__Written exercise A__
Extract every line of the rows below that contains the string "bbox".
***** Document text
The restoration and maintenance work took an entire year and in 1997 began to function as a moving train. An exclusive tourist train for a journey back into time was conceived and the Fairy Queen took its first load of delighted passengers on a maiden restoration run.
Much later, it was stored at the National Rail Museum at New Delhi. The Fairy Queen was revived by steam enthusiasts in 1996, and by 1997 it began regularly hauling a tourist train between Delhi and Alwar. The Fairy Queen has found a mention in the Guinness Book of World Records for being one of the oldest working locomotives in the world. In 1999, the Fairy Queen bagged the National Tourism Award for most innovative and Unique Tourism Venture. When the Queen resumed operations for 1999-2000, the International Council of Pacific Area Travel Writers Association (PATWA) also selected the engine as a heritage venture for award at ITB Berlin on March 14, 2000. On January 13, 1998, the Guinness Book of World Records certified the Queen of Indian Railways as the "oldest working steam locomotive.".
Rail museum
In 1977, the country’s first railway museum was set up at Chanakyapuri, New Delhi. The first of its kind in the country, this unique museum covers a land area of over 10 acres, comprising an elegantly designed octagonal building housing nine display galleries and a large open area laid out to simulate a Railway Yard.
With constant emphasis on improvements and additions, the museum can now boast of being one of the finest rail museums in the world and a very popular tourist attraction of the country’s capital. On an average, this museum has around 1,000 visitors daily.
The idea of preserving the long and glorious heritage of the Railways in India took root in the year 1932 when it was proposed to set up aRailway Museum at Dehradun. The first President of India, Dr Rajendra Prasad, had also reiterated the idea to set up a railway museum during the Indian Railways centenary celebrations in 1953. But the idea could take shape as late as 1968 when the Ministry of Railways finally took a decision to set up a Railway Museum at Delhi. The foundation stone of the museum was laid on October 7, 1971 and was formally inaugurated on February 1, 1977.
Consolidating the network
On March 31, 1978, the railways were split into nine zones. The Northern zone with its headquarters at Delhi (Delhi junction), the North Eastern zone with its headquarters at Gorakhpur, the North East Frontier with its headquarters at Maligaon (Guwahati), the eastern zone with its headquarters at Kolkatta (Howrah junction), the south eastern zone with its headquarters at Kolkatta again (Howrah junction), the south central zone with its head offices at Secunderabad, the southern zone at Chennai (Chennai Central) and the Central and Western Railways with their administrative headquarters at CST and Churchgate respectively.
Moreover, each zonal railway has a certain number of divisions, each having a divisional headquarters. The Indian Railways are today divided into nine zones and 59 divisions
The Kolkatta Metro is worth a mention here as it is owned and operated by the Indian Railways but does not belong to any of the zones. It is administratively considered to have the status of a zonal railway. The Konkan Railway, running along the western coast of the sub-continent and an example of engineering feat, is the latest one to join the IR bandwagon.
**********
***** Dataset rows
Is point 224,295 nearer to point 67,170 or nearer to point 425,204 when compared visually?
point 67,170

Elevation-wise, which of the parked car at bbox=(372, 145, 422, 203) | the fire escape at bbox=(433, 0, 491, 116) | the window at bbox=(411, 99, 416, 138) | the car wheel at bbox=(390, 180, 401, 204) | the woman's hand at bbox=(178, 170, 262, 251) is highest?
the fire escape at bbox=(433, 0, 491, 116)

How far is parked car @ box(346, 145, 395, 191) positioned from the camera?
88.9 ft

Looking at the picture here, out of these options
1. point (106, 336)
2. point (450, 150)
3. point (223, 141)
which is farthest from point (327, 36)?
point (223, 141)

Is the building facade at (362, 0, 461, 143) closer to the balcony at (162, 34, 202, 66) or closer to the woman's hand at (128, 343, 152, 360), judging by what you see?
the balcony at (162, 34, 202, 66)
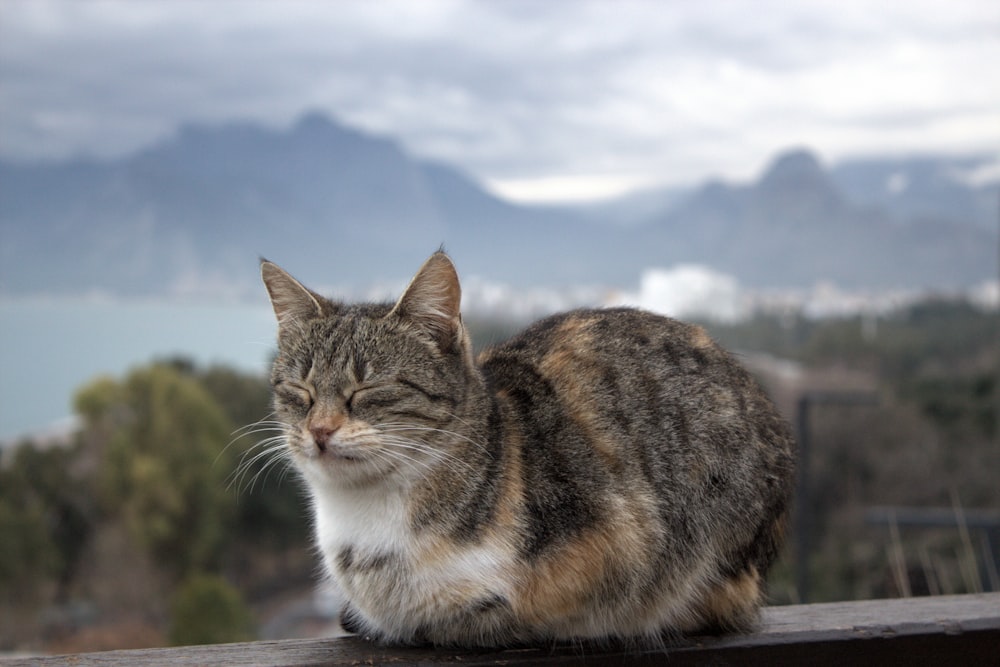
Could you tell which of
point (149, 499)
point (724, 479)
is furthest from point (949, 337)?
point (724, 479)

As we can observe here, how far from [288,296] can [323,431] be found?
1.65ft

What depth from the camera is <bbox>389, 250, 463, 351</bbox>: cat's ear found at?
7.74 ft

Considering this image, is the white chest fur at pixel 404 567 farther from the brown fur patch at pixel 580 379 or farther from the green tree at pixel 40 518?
the green tree at pixel 40 518

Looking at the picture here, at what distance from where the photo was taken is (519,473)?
2338 millimetres

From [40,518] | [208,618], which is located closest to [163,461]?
[40,518]

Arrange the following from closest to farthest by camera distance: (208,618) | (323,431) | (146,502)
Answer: (323,431) → (208,618) → (146,502)

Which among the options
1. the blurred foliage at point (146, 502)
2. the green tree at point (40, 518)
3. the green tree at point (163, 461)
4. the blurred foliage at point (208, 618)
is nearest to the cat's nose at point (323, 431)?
the blurred foliage at point (208, 618)

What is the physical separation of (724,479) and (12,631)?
2777cm

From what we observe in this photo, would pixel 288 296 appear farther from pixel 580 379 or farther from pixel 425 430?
pixel 580 379

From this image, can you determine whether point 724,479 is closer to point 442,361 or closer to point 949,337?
point 442,361

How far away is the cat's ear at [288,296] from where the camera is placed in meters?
2.58

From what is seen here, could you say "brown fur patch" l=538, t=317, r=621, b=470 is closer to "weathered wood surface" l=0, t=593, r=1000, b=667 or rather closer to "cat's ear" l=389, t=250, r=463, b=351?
"cat's ear" l=389, t=250, r=463, b=351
**********
__Written exercise B__
Write out the passage on Indian railways above, beginning at the words "The idea of" and stopping after "February 1, 1977.".

__Task output A__
Elevation-wise, which of the parked car at bbox=(372, 145, 422, 203) | the fire escape at bbox=(433, 0, 491, 116) | the window at bbox=(411, 99, 416, 138) | the car wheel at bbox=(390, 180, 401, 204) | the woman's hand at bbox=(178, 170, 262, 251) is highest?
the fire escape at bbox=(433, 0, 491, 116)
What depth from the camera is <bbox>389, 250, 463, 351</bbox>: cat's ear found at?

__Task output B__
The idea of preserving the long and glorious heritage of the Railways in India took root in the year 1932 when it was proposed to set up aRailway Museum at Dehradun. The first President of India, Dr Rajendra Prasad, had also reiterated the idea to set up a railway museum during the Indian Railways centenary celebrations in 1953. But the idea could take shape as late as 1968 when the Ministry of Railways finally took a decision to set up a Railway Museum at Delhi. The foundation stone of the museum was laid on October 7, 1971 and was formally inaugurated on February 1, 1977.